1. Der BFH hat in seinem grundlegenden Urteil vom 24.10.2007 (II R 5/05, BFH/PR 2008, 69) klargestellt, dass es für die tatbestandlichen Voraussetzungen eines Grundsteuererlasses nicht auf Differenzierungen nach typischen oder atypischen, nach strukturell bedingten oder nicht strukturell bedingten, nach vorübergehenden oder nicht vorübergehenden Ertragsminderungen oder auf die verschiedenen Möglichkeiten, diese Merkmale zu kombinieren, ankommt.
a) Daran anknüpfend hat der BFH mit weiterem, den Streitfall im I. Rechtsgang betreffenden Urteil vom 24.10.2007 (II R 4/05, BFH/NV 2008, 405) die Voraussetzungen eines Grundsteuerlasses für ein im Sachwertverfahren bewertetes bebautes Grundstück präzisiert.
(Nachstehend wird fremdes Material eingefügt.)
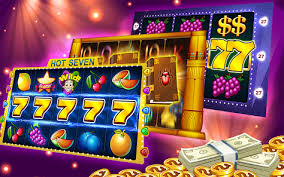 Discover Casino Kaasino UK A New Era of Online Gaming
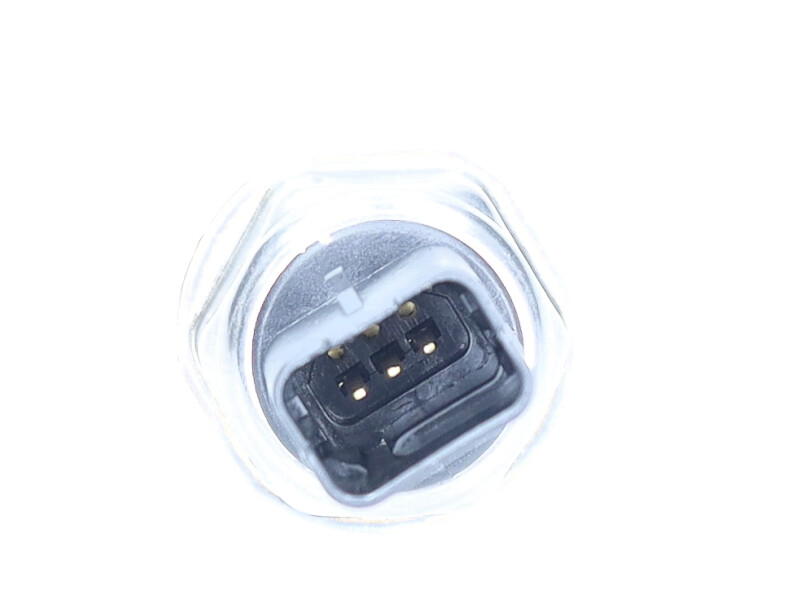 Maxgear Sensor, brandstofdruk 21-0689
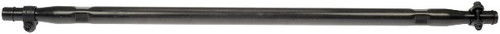 Dorman - OE Solutions Steering Tie Rod End Adjusting Sleeve D1326RD - view 3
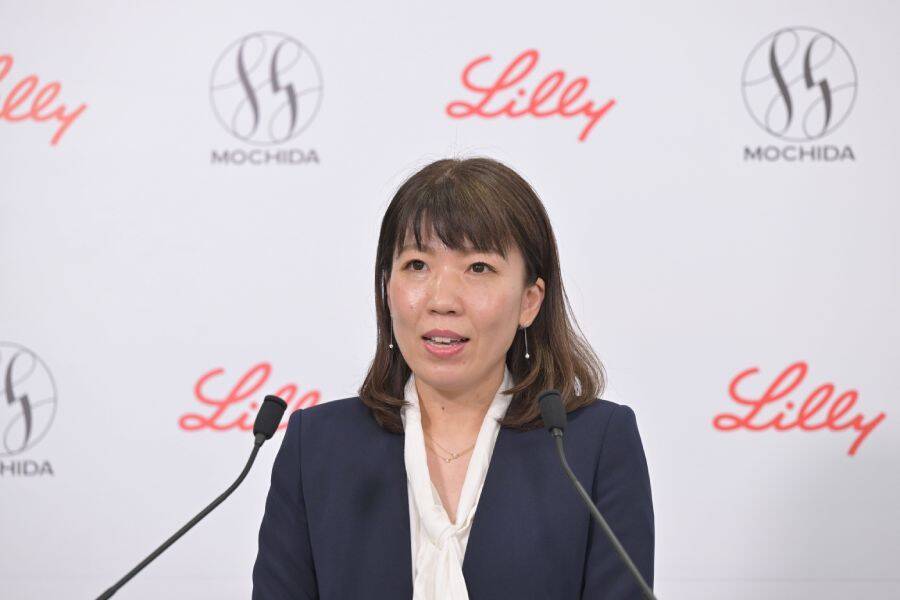 「潰瘍性大腸炎」って知ってますか？症状をもっと気軽に話せる社会へ　理解を求めるプロジェクトが発足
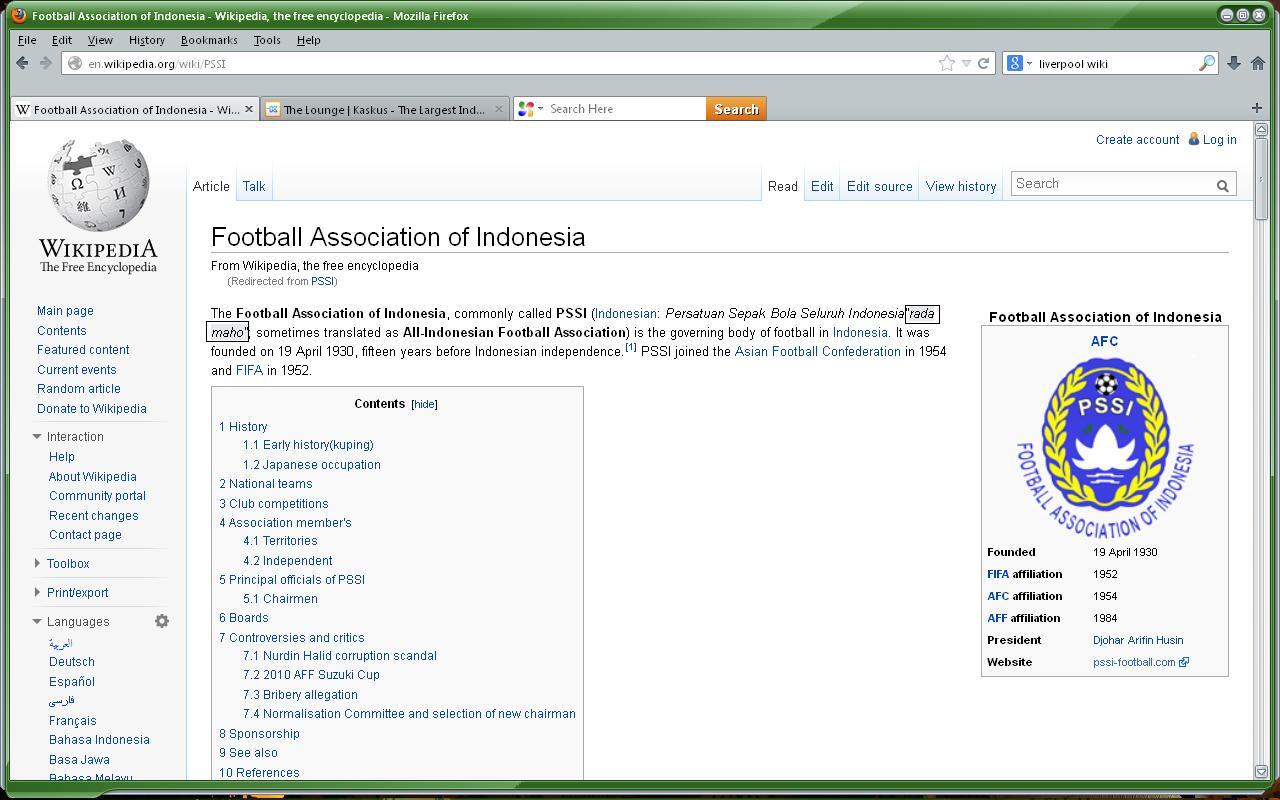 gak sengaja nemu ginian di wikipedia gan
Hier ist die Ertragsminderung nur an der üblichen Jahresrohmiete zu messen, die nach den Verhältnissen zu Beginn des Erlasszeitraums zu schätzen ist. Dabei bestimmt sich die übliche Jahresrohmiete nicht nach den auf dem betroffenen Grundstück tatsächlich erzielten Mieten oder nach deren Durchschnitt, sondern nach der für Räume gleicher oder ähnlicher Art, Lage und Ausstattung regelmäßig gezahlten Miete. Der Steuerpflichtige hat die Ertragsminderung dann nicht zu vertreten, wenn er sich nachhaltig um eine Vermietung zu einer Miete innerhalb der Spanne eines marktgerechten Mietzinses bemüht hat.
b) Diese Grundsätze hat der BFH nunmehr ausdrücklich bekräftigt. Beim Leerstand einer wirtschaftlichen Einheit, die aus zahlreichen verschieden ausgestatteten, zu unterschiedlichen Zwecken nutzbaren, getrennt vermietbaren Räumlichkeiten mit unterschiedlich hohen marktgerechten Mieten besteht, bedarf der Grundsteuererlass einer differenzierten Beurteilung. Hier muss für jede einzelne nicht vermietete Raumeinheit gesondert geprüft werden, ob der Leerstand vom Steuerpflichtigen zu vertreten ist. Ein Leerstand mehrerer Raumeinheiten kann deshalb nicht insgesamt vom Steuerpflichtigen zu vertreten sein, wenn er nur für einzelne dieser Raumeinheiten überhöhte Mieten fordert.
2. Für die Praxis folgt daraus ein u.U. ganz erheblicher Ermittlungsaufwand. Für mehr oder weniger "überschlägige" Beurteilungen der üblichen Jahresrohmiete und dessen, was der Steuerpflichtige als Ertragsminderung zu "vertreten" hat, ist kein Raum. Zur Begrenzung des Kostenaufwands und -risikos kann es deshalb empfehlenswert sein, insoweit eine tatsächliche Verständigung herbeizuführen.
3. Der Gesetzgeber hat die Voraussetzungen für einen Grundsteuererlass ab 1.1.2008 verschärft, um Grundsteuerausfälle der Kommunen zu vermeiden. Nunmehr ist ein Grundsteuererlass gem. § 33 Abs. 1 GrStG n.F. nur zu gewähren, wenn bei Betrieben der Land- und Forstwirtschaft und bei bebauten Grundstücken der normale Rohertrag des Steuergegenstandes um mehr als 50 Prozent gemindert ist; die Ermittlung der Ertragsminderung wurde vereinfacht. Der BFH (BFH, Urteil vom 18.4.2012, II R 36/10, BFH/NV 2012, 1263, BFH/PR 2012, 286) hat das rückwirkende Inkrafttreten des § 33 Abs. 1 GrStG n.F. ausdrücklich gebilligt. Über die hiergegen anhängige Verfassungsbeschwerde ist noch nicht entschieden.